Adı Jimin miydi? Şimdiye kadar neden öğrenmemiştim. Zaten önemli de değildi.  "Ne işin var burda öğretmen? Yine hangi konuyu açıp sinirlerimi bozacaksın."

Jimin genişçe gülümsemiş ve anneme bakmıştı. Bir dişi yamuk muydu sanki? "Annenizle rastgele tanıştık ve biraz konuştuk. Sizin evlenmenizi istiyormuş ve bir talibiniz de varmış ama okuma yazmanız yok diye vermiyormuş. Bende annenize benim öğretebileceğimi söyledim."

Annemin yine tüm hayat hikayemizi yoldan geçen birine anlattığına emindim. "Evlenmekte öğrenmekte istemiyorum. Şimdi git." Annem ayağa kalkıp bana bağırmıştı. "Kes sesini Jeon jungkook. Öğretmenine saygılı ol. Ben git dediysem gideceksin."

Jimin'in yüzündeki o zafer gülümsemesi daha da sinirimi bozuyordu. O okula gitmeyecektim. "Hadi ama bay Jeon. Okuyun ve evlenin işte neden bu kadar itiraz ediyorsunuz?"
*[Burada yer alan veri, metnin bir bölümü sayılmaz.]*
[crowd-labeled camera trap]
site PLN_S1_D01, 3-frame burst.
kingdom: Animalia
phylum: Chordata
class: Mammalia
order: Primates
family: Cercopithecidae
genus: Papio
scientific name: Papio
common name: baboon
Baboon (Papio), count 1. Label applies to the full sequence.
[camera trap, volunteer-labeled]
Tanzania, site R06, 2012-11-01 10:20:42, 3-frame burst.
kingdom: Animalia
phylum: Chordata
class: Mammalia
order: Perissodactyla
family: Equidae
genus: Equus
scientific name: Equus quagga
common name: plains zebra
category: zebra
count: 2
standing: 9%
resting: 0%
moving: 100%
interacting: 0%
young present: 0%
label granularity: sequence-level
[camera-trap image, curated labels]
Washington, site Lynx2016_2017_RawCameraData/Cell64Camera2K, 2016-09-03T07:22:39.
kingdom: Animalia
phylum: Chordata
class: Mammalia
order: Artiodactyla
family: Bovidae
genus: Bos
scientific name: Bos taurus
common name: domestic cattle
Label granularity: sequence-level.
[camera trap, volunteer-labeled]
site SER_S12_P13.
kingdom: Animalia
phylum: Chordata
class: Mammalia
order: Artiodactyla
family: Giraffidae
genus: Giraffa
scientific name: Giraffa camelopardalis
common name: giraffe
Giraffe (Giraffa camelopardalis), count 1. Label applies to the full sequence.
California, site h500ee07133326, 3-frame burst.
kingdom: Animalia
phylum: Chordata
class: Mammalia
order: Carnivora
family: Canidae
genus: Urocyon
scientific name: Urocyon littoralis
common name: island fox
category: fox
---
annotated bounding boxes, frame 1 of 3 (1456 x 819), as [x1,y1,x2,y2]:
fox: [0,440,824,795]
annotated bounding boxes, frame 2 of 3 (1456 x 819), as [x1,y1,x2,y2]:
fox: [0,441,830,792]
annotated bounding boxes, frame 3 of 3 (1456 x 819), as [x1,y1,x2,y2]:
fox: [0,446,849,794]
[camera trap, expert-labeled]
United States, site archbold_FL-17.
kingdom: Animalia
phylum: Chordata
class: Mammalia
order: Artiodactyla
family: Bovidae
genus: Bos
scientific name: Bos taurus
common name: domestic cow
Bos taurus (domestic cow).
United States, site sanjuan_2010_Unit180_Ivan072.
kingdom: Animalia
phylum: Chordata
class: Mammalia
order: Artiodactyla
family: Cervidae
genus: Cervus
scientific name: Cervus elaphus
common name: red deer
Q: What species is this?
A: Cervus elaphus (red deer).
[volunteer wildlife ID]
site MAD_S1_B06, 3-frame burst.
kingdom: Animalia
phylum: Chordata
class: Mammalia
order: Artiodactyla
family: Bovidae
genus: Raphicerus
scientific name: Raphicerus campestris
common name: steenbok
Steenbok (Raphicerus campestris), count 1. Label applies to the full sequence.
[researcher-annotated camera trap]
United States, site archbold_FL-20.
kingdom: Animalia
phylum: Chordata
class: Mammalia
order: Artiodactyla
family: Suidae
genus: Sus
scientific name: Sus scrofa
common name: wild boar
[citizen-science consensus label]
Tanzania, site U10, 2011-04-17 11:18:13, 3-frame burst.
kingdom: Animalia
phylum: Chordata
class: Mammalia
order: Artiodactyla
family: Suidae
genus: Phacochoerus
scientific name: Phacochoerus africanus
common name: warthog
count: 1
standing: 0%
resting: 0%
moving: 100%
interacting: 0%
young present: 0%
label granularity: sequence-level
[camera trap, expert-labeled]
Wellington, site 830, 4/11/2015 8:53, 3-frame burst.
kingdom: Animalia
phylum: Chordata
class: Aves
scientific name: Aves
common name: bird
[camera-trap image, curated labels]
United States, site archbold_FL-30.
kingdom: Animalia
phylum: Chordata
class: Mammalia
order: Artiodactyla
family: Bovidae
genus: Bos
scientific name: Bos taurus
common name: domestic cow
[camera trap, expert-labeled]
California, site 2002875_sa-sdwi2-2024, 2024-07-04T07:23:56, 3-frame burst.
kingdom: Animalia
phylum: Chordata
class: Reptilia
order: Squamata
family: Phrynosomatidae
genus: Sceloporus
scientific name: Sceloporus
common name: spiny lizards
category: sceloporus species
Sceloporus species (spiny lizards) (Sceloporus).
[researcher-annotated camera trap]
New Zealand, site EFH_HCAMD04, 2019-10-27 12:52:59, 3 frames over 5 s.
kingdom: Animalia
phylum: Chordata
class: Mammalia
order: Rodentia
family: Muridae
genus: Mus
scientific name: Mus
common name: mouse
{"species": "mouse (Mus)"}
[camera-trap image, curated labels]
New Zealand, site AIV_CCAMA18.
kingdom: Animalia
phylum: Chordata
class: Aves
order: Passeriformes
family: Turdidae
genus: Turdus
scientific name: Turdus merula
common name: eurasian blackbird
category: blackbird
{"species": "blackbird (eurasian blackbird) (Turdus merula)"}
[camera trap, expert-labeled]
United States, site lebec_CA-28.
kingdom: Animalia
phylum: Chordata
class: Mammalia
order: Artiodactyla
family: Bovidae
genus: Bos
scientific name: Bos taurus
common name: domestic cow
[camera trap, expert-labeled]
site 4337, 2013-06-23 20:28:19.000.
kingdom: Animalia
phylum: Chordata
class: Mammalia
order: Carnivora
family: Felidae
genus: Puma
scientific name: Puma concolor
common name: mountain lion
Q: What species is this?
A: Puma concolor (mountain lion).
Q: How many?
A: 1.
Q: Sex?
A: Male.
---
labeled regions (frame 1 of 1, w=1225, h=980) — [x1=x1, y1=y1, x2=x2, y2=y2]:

Evlenmek istemediğimden değildi olay, sevemediğimdendi. Şimdiye kadar en çekici kadınlara karşı bile bir çekim hissetmemiştim. Ama bunu çevremde hiç kadın olmamasına bağlıyordum. 3 erkek kardeştik, kuzenlerim hep erkekti. Kadınların nasıl varlıklar olduğuna dair bir fikrim yoktu.

"Bence seni ilgilendirmeyen şeylere burnunu sokma öğretmen. Hayatım seni ilgilendirmez şimdi defol!" İstemsizce sesim sert çıkmıştı. Ne annem ne de öğretmen beklemiyor olacak ki ikiside şaşkın şaşkın bana bakıyordu.

Öğretmenin gözleri mi dolmuştu? Hadi ama ne bu tavırlar. "Kız çocukları gibi bir bağırdım diye ağlıyor musun öğretmen?"

Sorumla histerik bir gülüş atmış ve çantasını koluna takıp kapıya doğru gitmişti. Tam kapının önündeki bana omzunu çarpmış ve kulağıma o sözleri fısıldamıştı.

"Siktir git Jeon jungkook umrumda değilsin. Cahilliğinde boğul." Ve kapıyı çarpıp çıkmıştı. Annem bana onaylamaz bakışlarını atarken ben mutluydum.

Artık beni okutmak gibi bir amacı yoktu. Kafam rahattı.


Jimin vazgeçti mi woah inanmıyorum ben buna siz inanıyor musunuz????